DATA IN THIS EXERCISE:
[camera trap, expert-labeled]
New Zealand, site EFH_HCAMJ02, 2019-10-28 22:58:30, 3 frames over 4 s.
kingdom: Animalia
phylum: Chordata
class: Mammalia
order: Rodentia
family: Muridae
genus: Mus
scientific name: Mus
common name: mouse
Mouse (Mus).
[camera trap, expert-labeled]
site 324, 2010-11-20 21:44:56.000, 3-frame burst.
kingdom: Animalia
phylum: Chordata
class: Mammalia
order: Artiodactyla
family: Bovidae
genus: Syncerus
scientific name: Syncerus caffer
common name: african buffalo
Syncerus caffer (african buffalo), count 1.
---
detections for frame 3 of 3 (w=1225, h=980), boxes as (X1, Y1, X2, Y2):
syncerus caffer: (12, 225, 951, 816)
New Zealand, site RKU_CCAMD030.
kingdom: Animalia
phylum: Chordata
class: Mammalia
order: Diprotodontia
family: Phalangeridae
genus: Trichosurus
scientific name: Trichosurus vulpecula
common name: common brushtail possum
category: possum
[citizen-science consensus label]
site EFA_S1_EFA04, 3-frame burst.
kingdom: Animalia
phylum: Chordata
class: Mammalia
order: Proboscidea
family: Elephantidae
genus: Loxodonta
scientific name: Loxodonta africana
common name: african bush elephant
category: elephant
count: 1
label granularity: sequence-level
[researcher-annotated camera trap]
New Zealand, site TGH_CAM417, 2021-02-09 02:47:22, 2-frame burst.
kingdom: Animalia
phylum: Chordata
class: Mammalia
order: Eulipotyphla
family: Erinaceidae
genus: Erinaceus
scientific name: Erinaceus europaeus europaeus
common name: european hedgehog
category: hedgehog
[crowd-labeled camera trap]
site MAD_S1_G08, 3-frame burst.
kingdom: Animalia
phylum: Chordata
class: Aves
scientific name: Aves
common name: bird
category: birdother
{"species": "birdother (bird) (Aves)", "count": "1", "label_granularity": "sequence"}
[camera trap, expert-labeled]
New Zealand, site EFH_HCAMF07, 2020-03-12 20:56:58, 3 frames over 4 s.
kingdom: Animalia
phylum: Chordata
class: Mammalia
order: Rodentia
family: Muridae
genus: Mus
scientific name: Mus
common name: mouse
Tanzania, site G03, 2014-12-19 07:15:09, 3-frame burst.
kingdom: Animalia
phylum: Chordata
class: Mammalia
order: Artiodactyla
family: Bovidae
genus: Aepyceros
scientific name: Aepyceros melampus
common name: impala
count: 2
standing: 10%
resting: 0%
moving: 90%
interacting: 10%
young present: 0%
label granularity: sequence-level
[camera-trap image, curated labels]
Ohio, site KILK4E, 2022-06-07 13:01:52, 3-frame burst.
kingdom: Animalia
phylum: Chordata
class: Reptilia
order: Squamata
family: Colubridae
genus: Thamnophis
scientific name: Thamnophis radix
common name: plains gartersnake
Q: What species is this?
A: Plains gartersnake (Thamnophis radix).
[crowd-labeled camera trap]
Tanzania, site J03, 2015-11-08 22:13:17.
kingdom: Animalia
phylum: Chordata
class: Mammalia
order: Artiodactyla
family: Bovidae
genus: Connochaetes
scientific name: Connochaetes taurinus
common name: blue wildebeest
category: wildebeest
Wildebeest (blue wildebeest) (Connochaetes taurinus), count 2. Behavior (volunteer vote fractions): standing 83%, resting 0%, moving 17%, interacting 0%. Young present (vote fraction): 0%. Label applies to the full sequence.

TASK TO COMPLETE: Every line from the start of the material above through the line that contains "[citizen-science consensus label]" must be written out exactly, with both ends included.

WRITTEN RESPONSE:
[camera trap, expert-labeled]
New Zealand, site EFH_HCAMJ02, 2019-10-28 22:58:30, 3 frames over 4 s.
kingdom: Animalia
phylum: Chordata
class: Mammalia
order: Rodentia
family: Muridae
genus: Mus
scientific name: Mus
common name: mouse
Mouse (Mus).
[camera trap, expert-labeled]
site 324, 2010-11-20 21:44:56.000, 3-frame burst.
kingdom: Animalia
phylum: Chordata
class: Mammalia
order: Artiodactyla
family: Bovidae
genus: Syncerus
scientific name: Syncerus caffer
common name: african buffalo
Syncerus caffer (african buffalo), count 1.
---
detections for frame 3 of 3 (w=1225, h=980), boxes as (X1, Y1, X2, Y2):
syncerus caffer: (12, 225, 951, 816)
New Zealand, site RKU_CCAMD030.
kingdom: Animalia
phylum: Chordata
class: Mammalia
order: Diprotodontia
family: Phalangeridae
genus: Trichosurus
scientific name: Trichosurus vulpecula
common name: common brushtail possum
category: possum
[citizen-science consensus label]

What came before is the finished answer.